_Exercise_: Copy down every line of the data that follows exactly. Omit the pictures.

_Data provided_:
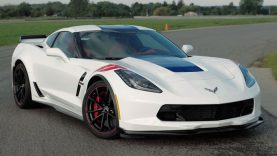 CNET Reviews the 2017 Corvette Grand Sport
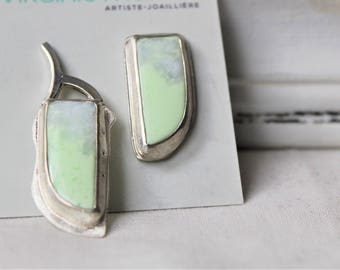 Sterling silver Earrings with Lemon Chrysoprase cabochons - Pair of asymmetrical earrings 925 Gemstones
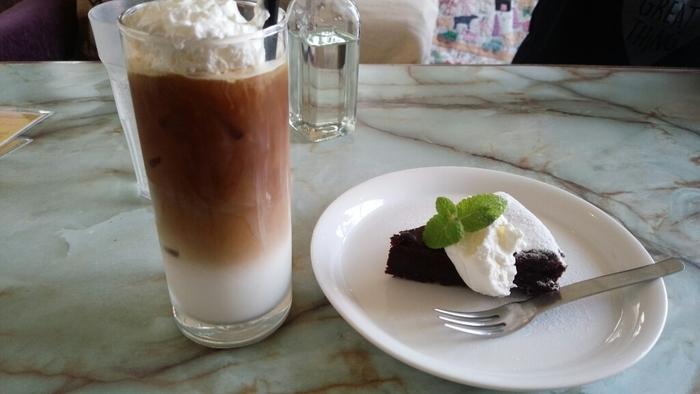 アイスカフェラテとケーキをいただきながら、のんびり読書…というのも良いですね。一人でも友達同士でも、ゆったり過ごせるのが魅力です。南房総を訪れたら必ず寄るというファンがいるのも納得のカフェです。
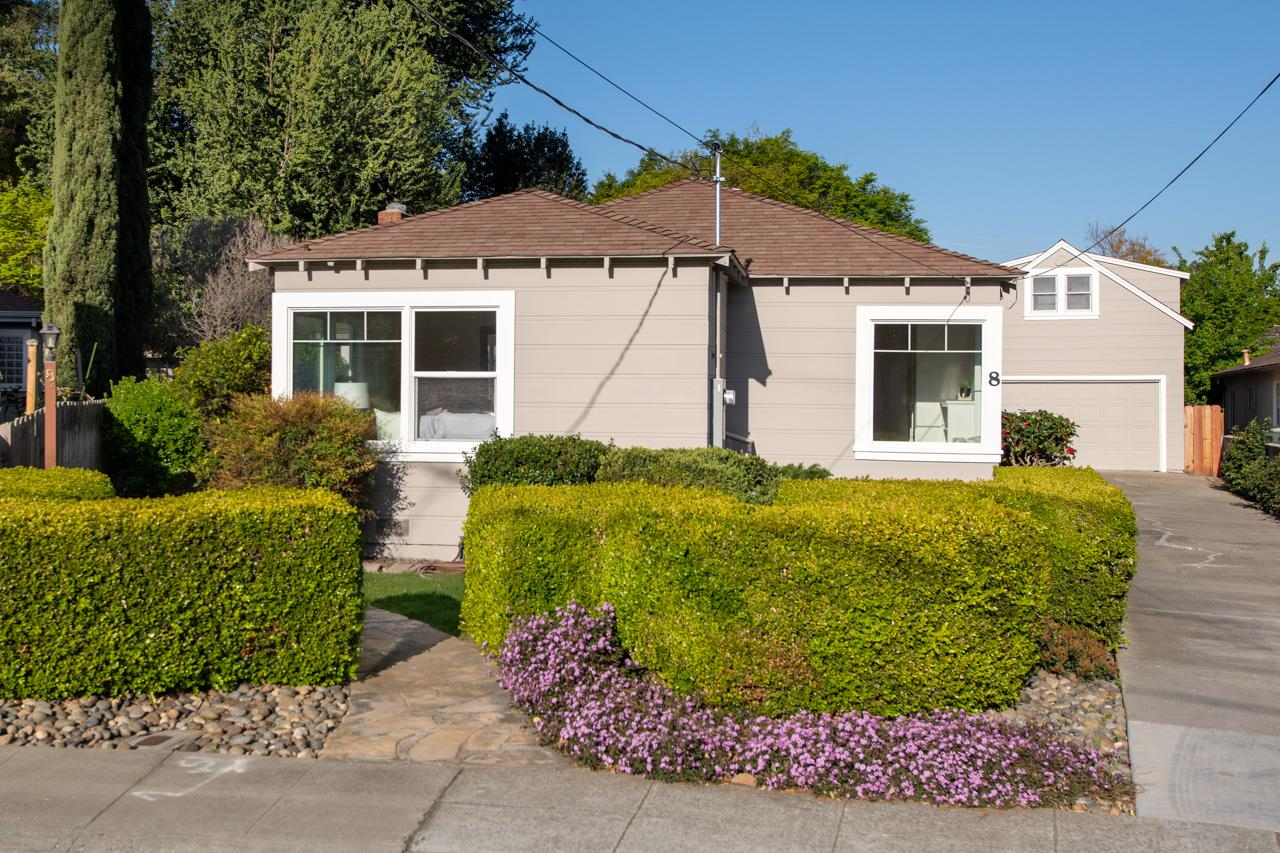 Detail Gallery Image 1 of 1 For 8 Oak Ct, Sunnyvale,  CA 94086 - 3 Beds | 2 Baths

_Output of the exercise_:
 CNET Reviews the 2017 Corvette Grand Sport
 Sterling silver Earrings with Lemon Chrysoprase cabochons - Pair of asymmetrical earrings 925 Gemstones
 アイスカフェラテとケーキをいただきながら、のんびり読書…というのも良いですね。一人でも友達同士でも、ゆったり過ごせるのが魅力です。南房総を訪れたら必ず寄るというファンがいるのも納得のカフェです。
 Detail Gallery Image 1 of 1 For 8 Oak Ct, Sunnyvale,  CA 94086 - 3 Beds | 2 Baths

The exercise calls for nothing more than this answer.